Exercise.
Could you print, word for word, the part of the forum thread between "Going by what’s" and "you little ripper!", inclusive?

Selected text.
○ ○ ○ ○

Howdy, howdy! Have some unorganized thoughts (edit: this sentence made no sense previously):

Have you looked at pairplots for things? Is it that different chains are in different places? Or that the posterior is super correlated and there are treedepth things? Or is it divergences?

vector<lower=0>[T] x_ub[N, S];    // Unbounded states

That looks bounded, but it says it isn’t bounded?

Going by what’s in the paper, it seems like there are four terms in their log density:

\theta \sim \text{something} – prior on ODE parameters
x \sim \text{multi_normal}(0, C_\phi) – GP prior on states
y \sim \text{normal}(x, \sigma^2) – Observational noise
And then adding in a \text{log_multi_normal_lpdf}(f(x, θ) | Dx, A + \gamma I) (how they get this seems weird to me but ignore that for now)

Any particular reason to avoid writing it like this? Since you’re not sampling your GP hyperparameters you can do all your Choleskys n’ such before hand and this should be fast enough.

aornugent · June 12, 2018, 3:08am

Ben, you little ripper!

That makes so much more sense. I a) missed that x could/should be distributed multivariate and b) got a bit hung up on breaking down each step that I missed the forest for the trees.

Bungled the labelling of this. It’s the positive increment from the lower bound of x which maintains positive states on the data scale (unnormalised):

This means I get a warning about non-linear transforms when sampling x \sim multi\_normal(0, C_{\phi}) but I think it’s ok in this case, right?

Making the suggested changes, the model runs much slower but more correctly. 2000 iterations took ~90mins, n_{eff} > 750 and \hat{R} \approx 1. It recovers parameters in line with Bob’s case study, but off by an order of magnitude which I think means there’s a mistake in my pre-processing code (3D arrays are a pain to keep straight).

About 1/4 of the transitions were divergent, but 3/4 saturated a maximum treedepth of 10, so I’ll have a play at tuning this. The authors also suggest that \gamma can be manually tuned to improve fit, but I don’t yet have a good intuition for this.

Lastly, care to explain what you find weird about MVN(f(x, θ) | Dx, A + \gamma I)? Always happy to improve things.

Cheers!

○ ○ ○ ○

Available data.
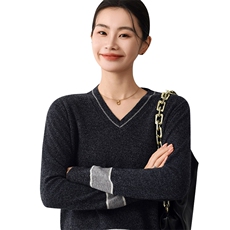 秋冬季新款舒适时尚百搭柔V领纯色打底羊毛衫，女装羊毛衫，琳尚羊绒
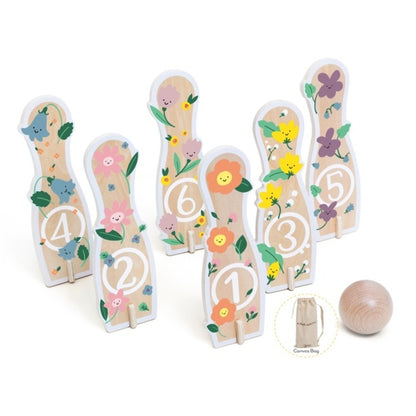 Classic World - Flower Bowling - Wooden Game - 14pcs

○ ○ ○ ○

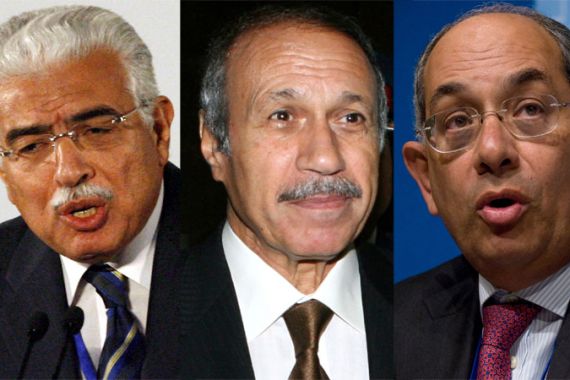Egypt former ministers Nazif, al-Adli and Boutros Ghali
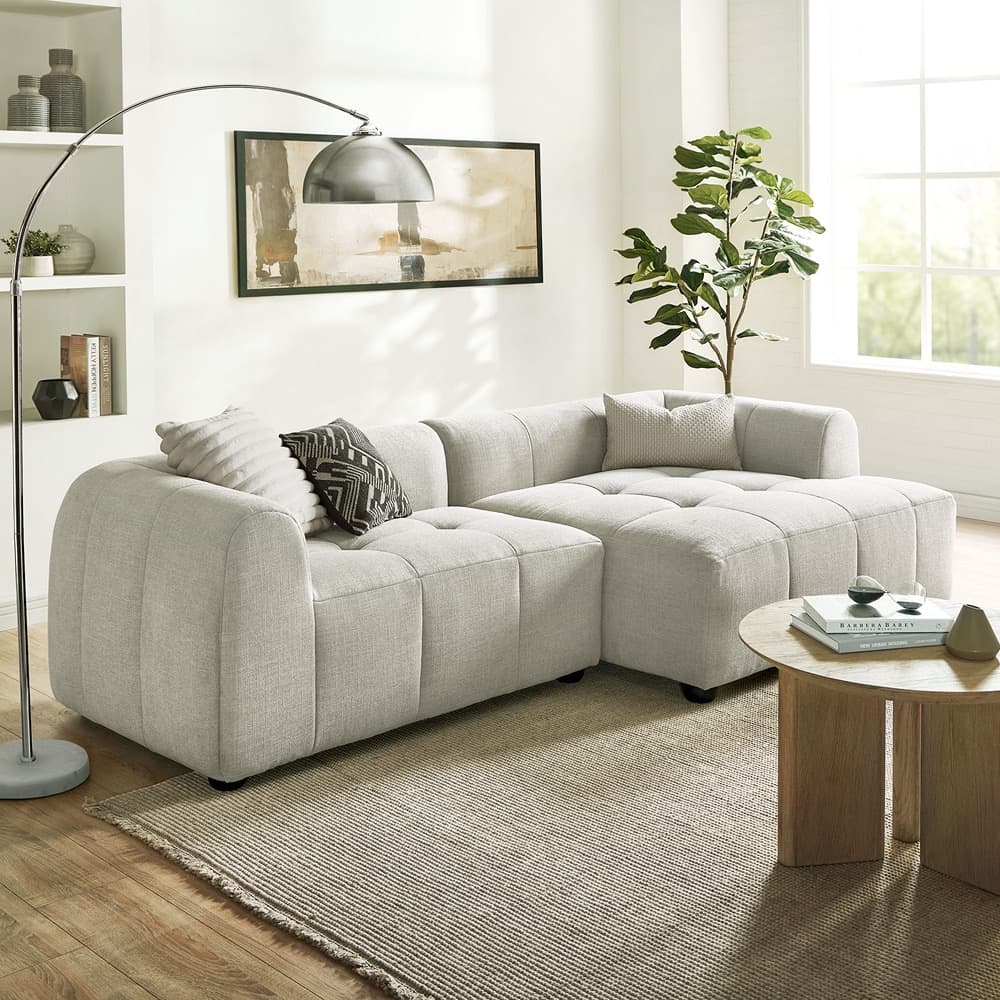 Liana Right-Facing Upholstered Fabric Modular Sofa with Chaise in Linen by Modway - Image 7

○ ○ ○ ○

Problem solution.
Going by what’s in the paper, it seems like there are four terms in their log density:

\theta \sim \text{something} – prior on ODE parameters
x \sim \text{multi_normal}(0, C_\phi) – GP prior on states
y \sim \text{normal}(x, \sigma^2) – Observational noise
And then adding in a \text{log_multi_normal_lpdf}(f(x, θ) | Dx, A + \gamma I) (how they get this seems weird to me but ignore that for now)

Any particular reason to avoid writing it like this? Since you’re not sampling your GP hyperparameters you can do all your Choleskys n’ such before hand and this should be fast enough.

aornugent · June 12, 2018, 3:08am

Ben, you little ripper!